Clinical question: In post-operative cardiothoracic surgery patients, is high-flow nasal oxygen therapy inferior to BiPAP for resolution of acute respiratory failure?
Background: Acute respiratory failure is common following cardiothoracic surgery, and noninvasive ventilation often is used to avoid intubation. Noninvasive ventilation is resource-intensive and might be uncomfortable to patients. High-flow nasal oxygen therapy is an alternative modality, which provides large amounts of oxygen with more ease and patient comfort.
Study design: Multi-center, randomized, noninferiority trial.
Setting: Six ICUs in France.
Synopsis: Investigators randomized 830 patients who met criteria (obesity, heart failure, or failure of spontaneous breathing trial) after cardiothoracic surgery. These patients were prophylactically treated with high-flow nasal oxygen or BiPAP. Patients with sleep apnea, nausea/vomiting, agitation/confusion, or hemodynamic instability were excluded. Data collected included arterial blood gas, respiratory rate, and patient-rated dyspnea. The primary outcome was treatment failure as defined by reintubation and mechanical ventilation, a switch to the other study treatment, or study treatment discontinuation.

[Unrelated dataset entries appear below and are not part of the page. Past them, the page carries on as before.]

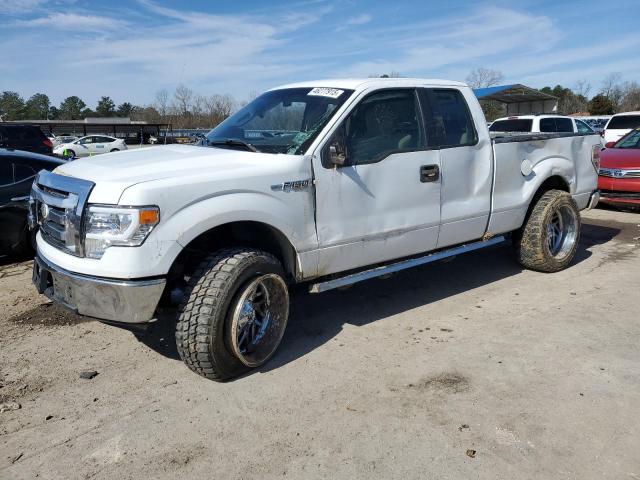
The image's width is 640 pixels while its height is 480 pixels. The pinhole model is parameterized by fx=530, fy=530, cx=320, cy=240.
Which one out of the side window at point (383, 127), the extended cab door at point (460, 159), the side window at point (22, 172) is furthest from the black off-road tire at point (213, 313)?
the side window at point (22, 172)

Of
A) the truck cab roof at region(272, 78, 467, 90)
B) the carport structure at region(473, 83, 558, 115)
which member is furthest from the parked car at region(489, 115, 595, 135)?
the carport structure at region(473, 83, 558, 115)

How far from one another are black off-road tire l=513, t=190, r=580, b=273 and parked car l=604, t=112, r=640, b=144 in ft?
42.9

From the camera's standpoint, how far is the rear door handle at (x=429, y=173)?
4.36m

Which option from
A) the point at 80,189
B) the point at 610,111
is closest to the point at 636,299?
the point at 80,189

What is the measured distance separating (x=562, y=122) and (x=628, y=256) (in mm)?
8706

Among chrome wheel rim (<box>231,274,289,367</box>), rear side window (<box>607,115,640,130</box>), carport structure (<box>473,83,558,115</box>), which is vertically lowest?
chrome wheel rim (<box>231,274,289,367</box>)

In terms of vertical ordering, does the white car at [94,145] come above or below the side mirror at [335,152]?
above

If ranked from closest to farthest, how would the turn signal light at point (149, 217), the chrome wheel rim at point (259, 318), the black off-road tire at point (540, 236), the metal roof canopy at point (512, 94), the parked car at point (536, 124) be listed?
the turn signal light at point (149, 217) < the chrome wheel rim at point (259, 318) < the black off-road tire at point (540, 236) < the parked car at point (536, 124) < the metal roof canopy at point (512, 94)

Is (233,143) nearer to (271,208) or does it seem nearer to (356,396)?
(271,208)

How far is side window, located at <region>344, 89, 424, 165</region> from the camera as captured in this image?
4.01 m

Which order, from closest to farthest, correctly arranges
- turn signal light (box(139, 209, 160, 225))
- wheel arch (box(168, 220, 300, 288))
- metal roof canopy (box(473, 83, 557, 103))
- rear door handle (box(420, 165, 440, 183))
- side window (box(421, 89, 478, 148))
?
turn signal light (box(139, 209, 160, 225)) → wheel arch (box(168, 220, 300, 288)) → rear door handle (box(420, 165, 440, 183)) → side window (box(421, 89, 478, 148)) → metal roof canopy (box(473, 83, 557, 103))

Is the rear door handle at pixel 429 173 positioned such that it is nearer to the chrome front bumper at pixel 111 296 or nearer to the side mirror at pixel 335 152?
the side mirror at pixel 335 152

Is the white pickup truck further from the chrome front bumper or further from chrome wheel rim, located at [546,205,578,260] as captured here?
chrome wheel rim, located at [546,205,578,260]

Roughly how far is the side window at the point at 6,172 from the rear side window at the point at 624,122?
1739 cm
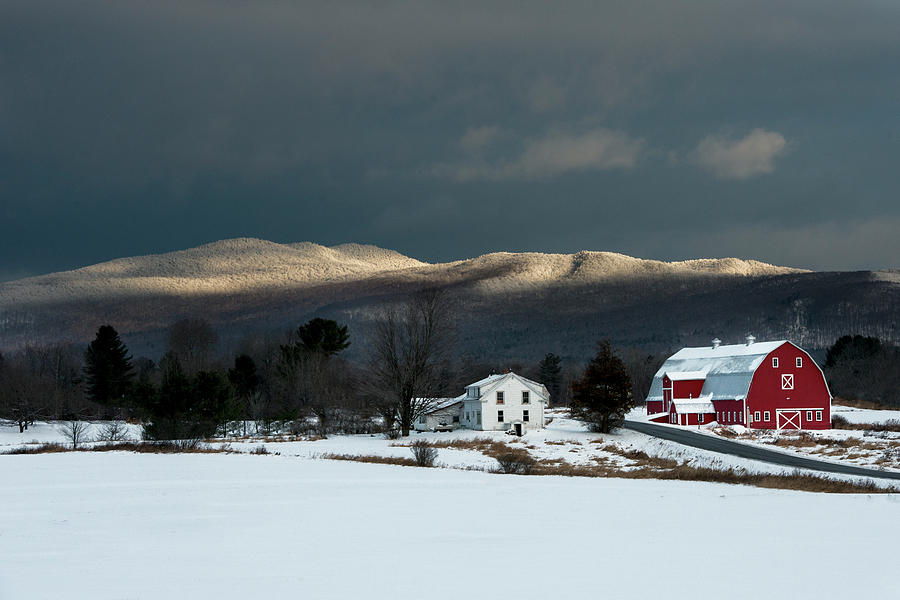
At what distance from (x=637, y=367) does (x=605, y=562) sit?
138039 mm

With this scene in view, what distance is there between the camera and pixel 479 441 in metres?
57.8

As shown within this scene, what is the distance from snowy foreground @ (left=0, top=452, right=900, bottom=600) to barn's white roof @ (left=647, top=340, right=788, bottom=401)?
54.5 meters

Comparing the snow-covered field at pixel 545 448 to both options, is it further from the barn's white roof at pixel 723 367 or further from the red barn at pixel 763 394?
the barn's white roof at pixel 723 367

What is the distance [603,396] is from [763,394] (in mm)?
17785

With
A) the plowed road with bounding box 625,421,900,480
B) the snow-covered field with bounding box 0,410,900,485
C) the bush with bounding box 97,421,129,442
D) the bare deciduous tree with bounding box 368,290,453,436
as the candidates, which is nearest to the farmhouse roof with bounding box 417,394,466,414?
the snow-covered field with bounding box 0,410,900,485

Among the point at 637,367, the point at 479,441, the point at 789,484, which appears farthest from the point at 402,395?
the point at 637,367

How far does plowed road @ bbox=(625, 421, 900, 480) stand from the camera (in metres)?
39.5

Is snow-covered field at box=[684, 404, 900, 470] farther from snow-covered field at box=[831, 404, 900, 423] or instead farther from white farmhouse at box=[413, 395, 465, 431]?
white farmhouse at box=[413, 395, 465, 431]

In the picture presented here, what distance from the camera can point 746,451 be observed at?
164 ft

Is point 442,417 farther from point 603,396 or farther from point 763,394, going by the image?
point 763,394

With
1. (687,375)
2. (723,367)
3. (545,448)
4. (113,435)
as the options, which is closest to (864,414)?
(723,367)

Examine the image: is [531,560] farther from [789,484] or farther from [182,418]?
[182,418]

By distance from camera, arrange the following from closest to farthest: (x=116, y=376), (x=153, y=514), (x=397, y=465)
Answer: (x=153, y=514) < (x=397, y=465) < (x=116, y=376)

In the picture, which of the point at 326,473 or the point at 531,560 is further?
the point at 326,473
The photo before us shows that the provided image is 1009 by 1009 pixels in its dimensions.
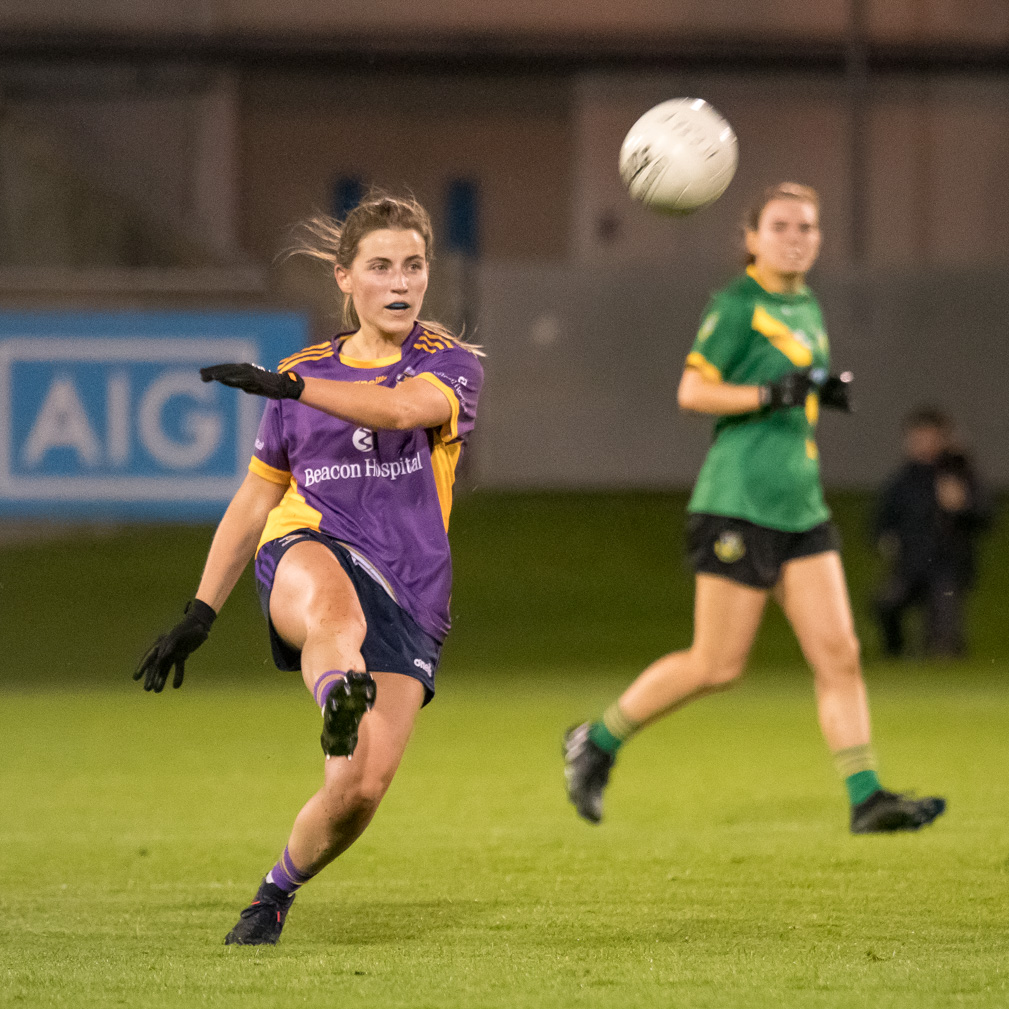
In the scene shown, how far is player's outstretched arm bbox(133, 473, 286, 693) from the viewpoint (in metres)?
5.14

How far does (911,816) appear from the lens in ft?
22.2

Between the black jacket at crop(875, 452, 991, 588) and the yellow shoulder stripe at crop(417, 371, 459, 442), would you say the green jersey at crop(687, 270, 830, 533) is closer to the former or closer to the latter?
the yellow shoulder stripe at crop(417, 371, 459, 442)

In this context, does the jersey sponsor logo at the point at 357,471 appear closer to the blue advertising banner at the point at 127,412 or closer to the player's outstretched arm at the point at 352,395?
the player's outstretched arm at the point at 352,395

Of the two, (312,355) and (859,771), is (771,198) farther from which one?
(312,355)

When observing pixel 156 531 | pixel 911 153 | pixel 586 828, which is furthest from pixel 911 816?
pixel 911 153

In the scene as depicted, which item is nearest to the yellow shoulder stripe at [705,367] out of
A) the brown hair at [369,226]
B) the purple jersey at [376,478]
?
the brown hair at [369,226]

Complications included pneumothorax, colonic pseudoobstruction, and nosocomial pneumonia. The expected rate of failure for BiPAP was 20%. High-flow nasal oxygen therapy was not inferior to BiPAP, with similar treatment failure rates occurring in both groups (21.9% in BiPAP patients vs. 21% of high-flow nasal oxygen patients); 20% of patients experienced persistent discomfort with either treatment method.
There were no significant differences in complications between the two study groups. Limitations included lack of blinding and potential for bias, leading to treatment failure and crossover.
Bottom line: High-flow nasal oxygen was noninferior to BiPAP in patients with respiratory failure after cardiothoracic surgery.
Citation: Stéphan F, Barrucand B, Petit P, et al. High-flow nasal oxygen vs noninvasive positive airway pressure in hypoxemic patients after cardiothoracic surgery: a randomized clinical trial. JAMA. 2015;313(23):2331-2339.